Уиллис мимоходом дернул за хвост Адольфуса Джозефуса Черномордика, теперь уже почти взрослого кота, и миссис Стоудпорт жалобно воскликнула:
– Уилли, не трогай, пожалуйста, кошку! Она тебя поцарапает, и ты наберешься от нее блох и всякой мерзости. Подумать страшно, каких только последствий не может быть, если возиться с животными…
Мистер Стоудпорт, зевнув, вмешался:
– Да оставь ты, ей-богу, ребенка в покое. Можно подумать, что действительно произойдет что-то ужасное, оттого что он погладит котенка. Уж не боишься ли ты, что он подхватит этих… как их?.. микробов и кого-нибудь потом заразит и по его милости заболеют еще несколько человек? Ха-ха-ха! Или еще, чего доброго, окажется, что из-за него где-то ограбили банк? Ха-ха-ха! Ты уж лучше не давай, мамочка, воли своему воображению… о-о-хо-хо!
Мистер Стоудпорт, зевая, выставил из гостиной кота, зевая, завел на камине часы и, зевая, отправился наверх спать, посмеиваясь своей мысли о мистическом влиянии, которое их Уиллис мог бы оказывать на судьбы людей, живущих от него за пять-шесть кварталов.

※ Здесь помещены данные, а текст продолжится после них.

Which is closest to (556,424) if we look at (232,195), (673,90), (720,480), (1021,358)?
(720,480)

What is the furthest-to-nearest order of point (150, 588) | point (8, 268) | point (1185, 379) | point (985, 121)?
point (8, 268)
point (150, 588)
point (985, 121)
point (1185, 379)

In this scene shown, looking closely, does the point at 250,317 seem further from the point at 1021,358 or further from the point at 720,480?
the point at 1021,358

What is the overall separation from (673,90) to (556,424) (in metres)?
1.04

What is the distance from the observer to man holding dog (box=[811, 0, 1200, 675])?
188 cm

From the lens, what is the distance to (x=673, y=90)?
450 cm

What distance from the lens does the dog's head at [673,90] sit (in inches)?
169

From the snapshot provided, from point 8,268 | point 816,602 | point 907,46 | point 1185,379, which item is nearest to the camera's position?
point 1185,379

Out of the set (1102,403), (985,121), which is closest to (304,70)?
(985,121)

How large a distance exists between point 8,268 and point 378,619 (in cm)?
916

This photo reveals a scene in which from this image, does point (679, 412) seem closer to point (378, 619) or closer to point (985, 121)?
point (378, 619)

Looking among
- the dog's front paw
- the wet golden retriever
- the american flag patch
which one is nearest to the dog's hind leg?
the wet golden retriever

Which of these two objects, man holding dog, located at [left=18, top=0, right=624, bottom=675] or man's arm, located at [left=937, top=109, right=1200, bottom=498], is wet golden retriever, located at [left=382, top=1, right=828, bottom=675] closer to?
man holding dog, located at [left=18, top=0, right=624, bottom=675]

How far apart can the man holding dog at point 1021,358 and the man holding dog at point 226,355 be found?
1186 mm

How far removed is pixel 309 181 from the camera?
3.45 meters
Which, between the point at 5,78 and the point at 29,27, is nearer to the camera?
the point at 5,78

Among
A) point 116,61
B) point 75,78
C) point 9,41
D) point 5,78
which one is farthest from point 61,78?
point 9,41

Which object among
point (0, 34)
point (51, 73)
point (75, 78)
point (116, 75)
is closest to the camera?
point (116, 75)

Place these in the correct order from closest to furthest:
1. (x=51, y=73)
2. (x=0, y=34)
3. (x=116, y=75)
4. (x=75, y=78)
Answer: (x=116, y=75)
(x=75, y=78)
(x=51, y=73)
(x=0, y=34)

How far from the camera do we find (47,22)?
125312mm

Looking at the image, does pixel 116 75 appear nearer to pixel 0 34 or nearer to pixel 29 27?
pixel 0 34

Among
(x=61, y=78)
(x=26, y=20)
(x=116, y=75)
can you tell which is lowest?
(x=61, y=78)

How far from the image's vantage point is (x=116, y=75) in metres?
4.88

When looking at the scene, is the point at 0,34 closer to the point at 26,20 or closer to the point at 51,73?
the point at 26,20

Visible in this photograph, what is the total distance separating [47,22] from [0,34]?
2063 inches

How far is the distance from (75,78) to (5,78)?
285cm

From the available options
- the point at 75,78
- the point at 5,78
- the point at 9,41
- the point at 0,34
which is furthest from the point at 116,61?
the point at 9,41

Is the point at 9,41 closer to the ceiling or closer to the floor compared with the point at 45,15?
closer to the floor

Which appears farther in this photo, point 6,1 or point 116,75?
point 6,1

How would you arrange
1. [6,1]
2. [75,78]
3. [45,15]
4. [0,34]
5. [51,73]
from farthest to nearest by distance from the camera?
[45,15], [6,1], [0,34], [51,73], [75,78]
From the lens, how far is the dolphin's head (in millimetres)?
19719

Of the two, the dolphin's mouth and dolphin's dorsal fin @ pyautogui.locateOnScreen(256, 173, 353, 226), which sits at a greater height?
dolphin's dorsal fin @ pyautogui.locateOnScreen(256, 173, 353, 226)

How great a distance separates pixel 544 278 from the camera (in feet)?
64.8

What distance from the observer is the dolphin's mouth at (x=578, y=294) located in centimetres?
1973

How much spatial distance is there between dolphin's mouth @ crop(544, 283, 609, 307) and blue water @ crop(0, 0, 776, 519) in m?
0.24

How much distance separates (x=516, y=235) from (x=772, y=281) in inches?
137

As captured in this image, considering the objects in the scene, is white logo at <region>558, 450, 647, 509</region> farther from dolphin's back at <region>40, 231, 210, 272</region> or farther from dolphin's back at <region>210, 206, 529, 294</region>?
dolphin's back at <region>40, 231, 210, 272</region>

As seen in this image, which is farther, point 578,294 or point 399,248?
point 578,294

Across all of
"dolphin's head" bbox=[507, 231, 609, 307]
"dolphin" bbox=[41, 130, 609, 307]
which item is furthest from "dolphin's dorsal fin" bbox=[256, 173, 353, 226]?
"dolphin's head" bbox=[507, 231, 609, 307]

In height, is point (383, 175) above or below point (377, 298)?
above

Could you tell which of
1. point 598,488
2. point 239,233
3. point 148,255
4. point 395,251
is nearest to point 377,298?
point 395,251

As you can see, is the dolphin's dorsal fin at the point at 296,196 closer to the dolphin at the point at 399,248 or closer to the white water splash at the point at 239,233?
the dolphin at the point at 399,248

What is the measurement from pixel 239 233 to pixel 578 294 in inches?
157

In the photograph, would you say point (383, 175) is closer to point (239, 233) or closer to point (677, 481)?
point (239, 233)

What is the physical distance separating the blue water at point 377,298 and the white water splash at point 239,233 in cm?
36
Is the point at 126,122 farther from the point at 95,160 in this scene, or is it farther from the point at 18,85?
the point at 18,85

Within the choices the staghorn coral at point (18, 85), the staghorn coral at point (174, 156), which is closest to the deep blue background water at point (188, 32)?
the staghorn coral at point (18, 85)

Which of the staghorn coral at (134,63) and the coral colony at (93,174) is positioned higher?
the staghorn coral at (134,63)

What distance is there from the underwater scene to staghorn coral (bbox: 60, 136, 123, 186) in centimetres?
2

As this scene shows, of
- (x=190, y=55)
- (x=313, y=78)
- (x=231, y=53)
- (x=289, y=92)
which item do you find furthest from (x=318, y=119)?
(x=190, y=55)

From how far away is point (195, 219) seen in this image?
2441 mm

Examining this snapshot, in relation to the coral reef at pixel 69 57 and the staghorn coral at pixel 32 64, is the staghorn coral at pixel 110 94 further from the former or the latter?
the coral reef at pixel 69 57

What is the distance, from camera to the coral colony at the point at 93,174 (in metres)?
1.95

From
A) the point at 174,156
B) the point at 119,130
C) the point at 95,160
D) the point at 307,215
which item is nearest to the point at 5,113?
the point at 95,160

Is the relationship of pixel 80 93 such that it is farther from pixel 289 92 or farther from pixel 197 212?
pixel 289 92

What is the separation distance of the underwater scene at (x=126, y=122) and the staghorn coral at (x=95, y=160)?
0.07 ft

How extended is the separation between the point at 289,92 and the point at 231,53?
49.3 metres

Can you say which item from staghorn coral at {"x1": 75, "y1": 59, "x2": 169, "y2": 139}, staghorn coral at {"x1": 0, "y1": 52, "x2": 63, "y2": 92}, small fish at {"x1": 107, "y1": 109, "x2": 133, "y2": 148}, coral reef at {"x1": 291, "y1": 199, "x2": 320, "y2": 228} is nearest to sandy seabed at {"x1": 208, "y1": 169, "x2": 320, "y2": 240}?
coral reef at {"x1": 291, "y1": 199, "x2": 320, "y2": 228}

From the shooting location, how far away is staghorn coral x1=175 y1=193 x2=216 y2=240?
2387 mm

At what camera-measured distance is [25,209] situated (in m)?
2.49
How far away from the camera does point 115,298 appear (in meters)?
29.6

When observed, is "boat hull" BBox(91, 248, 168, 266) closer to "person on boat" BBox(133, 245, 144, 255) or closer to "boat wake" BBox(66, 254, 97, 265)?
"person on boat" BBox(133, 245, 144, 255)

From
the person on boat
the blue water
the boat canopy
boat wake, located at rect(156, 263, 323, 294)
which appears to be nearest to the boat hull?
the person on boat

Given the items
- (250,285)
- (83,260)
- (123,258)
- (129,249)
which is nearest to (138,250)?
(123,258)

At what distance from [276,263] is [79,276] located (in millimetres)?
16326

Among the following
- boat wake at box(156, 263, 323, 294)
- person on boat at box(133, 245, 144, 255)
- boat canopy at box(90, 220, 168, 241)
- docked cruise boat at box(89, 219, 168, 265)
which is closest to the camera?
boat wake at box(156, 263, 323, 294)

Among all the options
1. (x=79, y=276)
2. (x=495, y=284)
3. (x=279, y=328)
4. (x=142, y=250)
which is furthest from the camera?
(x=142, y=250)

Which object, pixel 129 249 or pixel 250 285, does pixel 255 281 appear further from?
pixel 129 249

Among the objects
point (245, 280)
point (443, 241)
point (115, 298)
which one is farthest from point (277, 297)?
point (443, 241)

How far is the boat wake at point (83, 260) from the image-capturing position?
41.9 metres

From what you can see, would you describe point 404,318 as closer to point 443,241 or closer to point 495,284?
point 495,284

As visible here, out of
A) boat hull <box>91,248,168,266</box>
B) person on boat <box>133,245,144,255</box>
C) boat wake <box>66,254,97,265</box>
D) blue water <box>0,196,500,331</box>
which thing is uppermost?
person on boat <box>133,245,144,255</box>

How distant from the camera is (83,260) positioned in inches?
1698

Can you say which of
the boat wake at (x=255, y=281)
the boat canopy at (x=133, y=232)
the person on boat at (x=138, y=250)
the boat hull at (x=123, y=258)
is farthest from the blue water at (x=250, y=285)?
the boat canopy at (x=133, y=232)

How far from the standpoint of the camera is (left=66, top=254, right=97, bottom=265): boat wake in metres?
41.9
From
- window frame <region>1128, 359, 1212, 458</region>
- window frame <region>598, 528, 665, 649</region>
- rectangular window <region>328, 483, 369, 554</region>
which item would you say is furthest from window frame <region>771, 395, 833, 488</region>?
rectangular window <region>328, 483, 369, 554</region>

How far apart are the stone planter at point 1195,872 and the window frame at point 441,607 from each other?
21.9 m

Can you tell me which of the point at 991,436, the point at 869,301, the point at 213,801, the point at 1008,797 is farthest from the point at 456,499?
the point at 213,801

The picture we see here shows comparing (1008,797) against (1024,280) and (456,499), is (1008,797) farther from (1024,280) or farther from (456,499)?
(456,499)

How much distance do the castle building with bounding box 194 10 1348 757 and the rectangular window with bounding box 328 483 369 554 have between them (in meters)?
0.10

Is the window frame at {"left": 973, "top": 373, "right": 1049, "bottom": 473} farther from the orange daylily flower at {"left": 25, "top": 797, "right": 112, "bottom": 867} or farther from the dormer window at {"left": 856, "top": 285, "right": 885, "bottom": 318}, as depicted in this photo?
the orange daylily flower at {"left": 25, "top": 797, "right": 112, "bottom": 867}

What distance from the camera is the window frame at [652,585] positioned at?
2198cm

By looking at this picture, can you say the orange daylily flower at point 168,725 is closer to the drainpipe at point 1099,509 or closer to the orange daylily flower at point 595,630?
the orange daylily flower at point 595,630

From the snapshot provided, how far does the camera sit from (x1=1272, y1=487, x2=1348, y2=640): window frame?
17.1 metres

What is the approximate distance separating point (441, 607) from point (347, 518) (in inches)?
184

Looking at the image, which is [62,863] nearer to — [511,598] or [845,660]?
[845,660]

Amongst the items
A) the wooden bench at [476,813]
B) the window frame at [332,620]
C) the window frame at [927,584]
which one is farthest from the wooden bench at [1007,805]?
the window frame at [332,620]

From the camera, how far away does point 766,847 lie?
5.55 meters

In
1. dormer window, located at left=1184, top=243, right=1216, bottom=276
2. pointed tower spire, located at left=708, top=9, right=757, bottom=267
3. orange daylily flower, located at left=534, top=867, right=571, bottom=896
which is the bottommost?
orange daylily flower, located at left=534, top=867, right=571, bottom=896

А в это самое мгновение в средневековом замке в пяти тысячах миль от Уиллиса Стоудпорта король древнего народа сказал со вздохом его сиятельству достопочтенному графу Арденскому, кавалеру ордена Бани высшей степени и неофициальному представителю интересов британской короны:
– Да, это сумерки богов. Горжусь, однако, тем, что даже в моем падении мне отчетливо виден таинственный перст судьбы. Я твердо знаю, что мои несчастья всего лишь звено в величественной цепи событий, начиная с…
– …с гибели тысяч людей и с потери миллионов фунтов в Сан-Колоквине, – задумчиво подхватил лорд Арден.
– Нет, нет! Не с этих земных мелочей. Уже много лет я занимаюсь астрологией. И мы с моим звездочетом определили, что несчастья мои и моего бедного народа суть лишь последний акт космической трагедии, которая началась с эзотерических изменений в магнетизме Азимеха, холодной девственной звезды. Что ж, во всяком случае, утешительно сознавать, что твои страдания порождены не какими-то пошлыми причинами, что такова была воля задумчивых светил, повисших над черными безднами вечной ночи, и что…
– А-а-а! Ну, да. Конечно, конечно, – сказал граф Арденский.